April 25, 2024

Sanctuary from Nothing

Spectator
By Stephen Tuttle | Feb. 15, 2020

Kalkaska County is now a Second Amendment sanctuary county. Gun owners there will now be safe from an intrusive government and so-called red flag laws, universal background checks, and prohibitions against semi-automatic long guns and high-capacity magazines. 
 
As a bonus, their declaration says their county prosecutor has the discretion to simply ignore any such unconstitutional laws. 
 
Except none of that exists. Michigan has no red flag law, there are no universal background checks, and no prohibition against so-called assault rifles.
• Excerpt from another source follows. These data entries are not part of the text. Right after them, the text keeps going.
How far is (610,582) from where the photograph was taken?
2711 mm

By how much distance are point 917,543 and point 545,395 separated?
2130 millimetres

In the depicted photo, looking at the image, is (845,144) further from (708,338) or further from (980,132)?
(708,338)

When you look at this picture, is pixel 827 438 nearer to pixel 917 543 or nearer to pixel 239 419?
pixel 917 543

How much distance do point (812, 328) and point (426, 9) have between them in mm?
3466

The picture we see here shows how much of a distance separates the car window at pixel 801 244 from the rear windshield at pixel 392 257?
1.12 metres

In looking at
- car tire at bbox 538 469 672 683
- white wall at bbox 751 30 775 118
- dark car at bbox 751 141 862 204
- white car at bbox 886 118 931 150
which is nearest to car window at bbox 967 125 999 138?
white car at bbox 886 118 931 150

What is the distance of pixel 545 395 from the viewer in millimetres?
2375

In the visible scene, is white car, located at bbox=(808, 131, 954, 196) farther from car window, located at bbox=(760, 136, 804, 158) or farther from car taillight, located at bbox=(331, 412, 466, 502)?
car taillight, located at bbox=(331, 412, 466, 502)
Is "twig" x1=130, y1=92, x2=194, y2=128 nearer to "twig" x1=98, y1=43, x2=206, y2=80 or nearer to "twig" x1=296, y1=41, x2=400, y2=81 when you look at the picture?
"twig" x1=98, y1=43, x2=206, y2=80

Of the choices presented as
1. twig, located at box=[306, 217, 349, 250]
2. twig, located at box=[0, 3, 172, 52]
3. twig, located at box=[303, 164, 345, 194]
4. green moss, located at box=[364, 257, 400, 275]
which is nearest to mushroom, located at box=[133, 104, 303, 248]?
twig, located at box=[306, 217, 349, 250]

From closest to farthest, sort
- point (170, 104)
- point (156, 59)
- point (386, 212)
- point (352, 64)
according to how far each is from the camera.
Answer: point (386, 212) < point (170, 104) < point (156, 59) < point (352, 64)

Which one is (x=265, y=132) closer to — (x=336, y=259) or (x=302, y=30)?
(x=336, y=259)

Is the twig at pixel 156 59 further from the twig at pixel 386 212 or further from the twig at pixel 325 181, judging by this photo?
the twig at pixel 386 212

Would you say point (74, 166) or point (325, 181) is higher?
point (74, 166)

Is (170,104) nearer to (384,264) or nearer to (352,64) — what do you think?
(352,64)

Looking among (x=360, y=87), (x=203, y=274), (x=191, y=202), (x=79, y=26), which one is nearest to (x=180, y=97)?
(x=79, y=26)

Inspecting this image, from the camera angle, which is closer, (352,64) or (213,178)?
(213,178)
So Kalkaska County Commissioners have taken a bold stand against ... nothing. 
 
What has made Kalkaska gun-rights advocates so paranoid they believe a declaration protecting them from rules that don't exist is required? 
 
Red flag laws, also known as extreme risk protection orders (ERPO), allow police, or in some states, family members or other members of the public, to petition a state court to temporarily remove firearms from someone that court deems a danger to themselves or others. Currently, 17 states and the District of Colombia have such laws, though each is slightly different. 
 
The weapons can be removed briefly or for up to a year. Thousands of such orders have already been issued in states with the laws. They popped up in response to our epidemic of mass shootings, a problem those orders don't actually resolve. It is far more likely to be used when someone is threatening suicide — nearly 60 percent of gun deaths are suicides — or in domestic violence situations. The idea is to remove weapons while someone gets the counseling they need. 
 
According APM Research, about 77 percent of the country support or strongly support such laws. Federal district courts in both Indiana and Connecticut have ruled the laws constitutional though no case has yet made it to the appellate level, much less the Supreme Court. 
 
Universal background checks try to weed out potential gun owners with histories of behavioral and mental health issues, or most felony convictions. According to both the Gallop Poll and Pew Research, support for such background checks hovers at or near 90 percent.
 
Gun dealers already have to submit gun ownership applications to the FBI for background checks, but Congress, always fearful of the National Rifle Association, has failed to act on several attempts to expand that to include gun shows and individual sales.   
 
We once had a ban on so-called assault weapons, those long guns cosmetically designed to look like military weapons. From 1994 through 2004, the sale of both the weapons and high-capacity magazines were outlawed, bans never overturned by the courts. The George W. Bush administration and Congress allowed the law to expire. 
 
Though the numbers fluctuate depending on what weapon was used in the latest mass shooting, about 60 percent of American support such a ban. Both New York and Connecticut have passed statewide bans, and federal appellate courts have upheld both. 
 
In the case District of Colombia v. Heller, the U.S. Supreme Court ruled that private gun ownership, absent militia membership, was protected by the Second Amendment. But they left the door wide open for Congress or individual states to create restrictions on most everything other than an outright ban. 
 
Since then, our top court has refused to even hear any case involving anything but handguns, allowing lower court rulings that uphold restrictions to stand. There is no constitutional prohibition, at least so far, against restricting the kinds of weapons, magazines, or ammunition individuals can use. 
 
That's the real point: The federal courts get to decide what is constitutional and what is not. County commissions aren't really in a position to make such a decision, nor are individuals who are positive they get to decide, a position ironically far outside the actual Constitution. 
 
We give law enforcement significant discretion to do their jobs — maybe we'll get a ticket, or maybe we'll just get a warning. Maybe they'll pull over that car that slowly rolled through the stop sign, or maybe they'll let it go.
 
Likewise, prosecutors have significant discretion as to whether or not you'll be charged with a crime and what crime that might be. Plea bargains, also part of prosecutorial discretion, are common practice, lest the entire judicial system becomes impossibly unwieldy. 
 
But neither law enforcement nor prosecutors nor individual citizens ultimately get to decide what's constitutional. We leave that decision to the judiciary and, ultimately, the Supreme Court. If Michigan, or any other state, passes red flag, background check, or assault weapon laws, and the Supreme Court rules them to be constitutional, then they are, and we rightfully expect those laws to be enforced. (Yes, the same holds true for immigration laws.)
 
If those who are sworn to uphold the law, or take an oath to defend the Constitution, find themselves unable to do so, they should resign. Self-proclaimed constitutional experts don't get to overrule our federal courts.